Poliziotto penitenziario, Aiman viene trasferito in un carcere di massima sicurezza. Qui fa conoscenza con il più anziano Rahim, il responsabile delle esecuzioni. Che, poco a poco, intravede in quel ragazzo le giuste credenziali affinché diventi il suo apprendista.

Terzo lungometraggio del 32enne singaporiano Boo Junfeng, Apprentice è un prison-movie sui generis: c'è francamente poco, o nulla, delle solite dinamiche care al filone dei film carcerari, intanto per il ribaltamento del punto di vista, in secondo luogo perché la "prigione" che sembra voler inquadrare l'autore è più che altro quella di un uomo chiamato a fare i conti con la propria coscienza. Ovviamente la messa a fuoco è sulla pena di morte (ancora in vigore in gran parte dei paesi asiatici, e non solo) e attraverso l'evoluzione del racconto comprendiamo quanto, di fatto, il regista si serva del suo protagonista per costringere lo spettatore a mettersi nei suoi panni. E la brusca sospensione con cui si chiude il film è lì a certificarlo.
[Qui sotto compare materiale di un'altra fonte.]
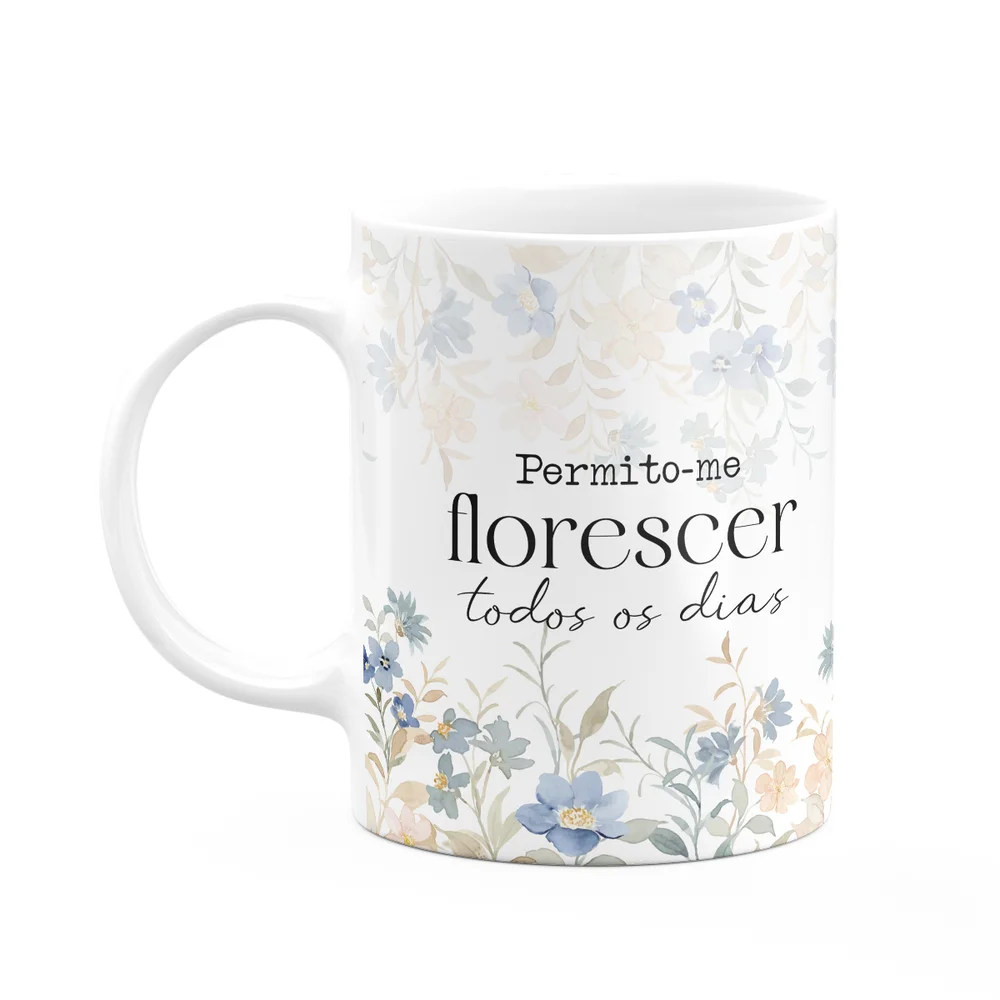 Caneca Florescer - Permito-me Florescer Todos Os Dias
Prima di arrivare al dunque, però, Boo Junfeng sembra finire imprigionato esso stesso nelle dinamiche soporifere che caratterizzano i primi 2/3 dell'opera: l'esistenza di Aiman si divide tra il lavoro in prigione e il piccolo appartamento in cui vive con la sorella, personaggio che più volte vorrebbe richiamare il fratello a fare i conti con le proprie convinzioni. Ma è un meccanismo che finisce per impiccarsi da solo, così chiuso in questi duetti sfiniti, logorroico e sfibrante. Che un finale ancora più ambiguo non contribuisce a salvare del tutto.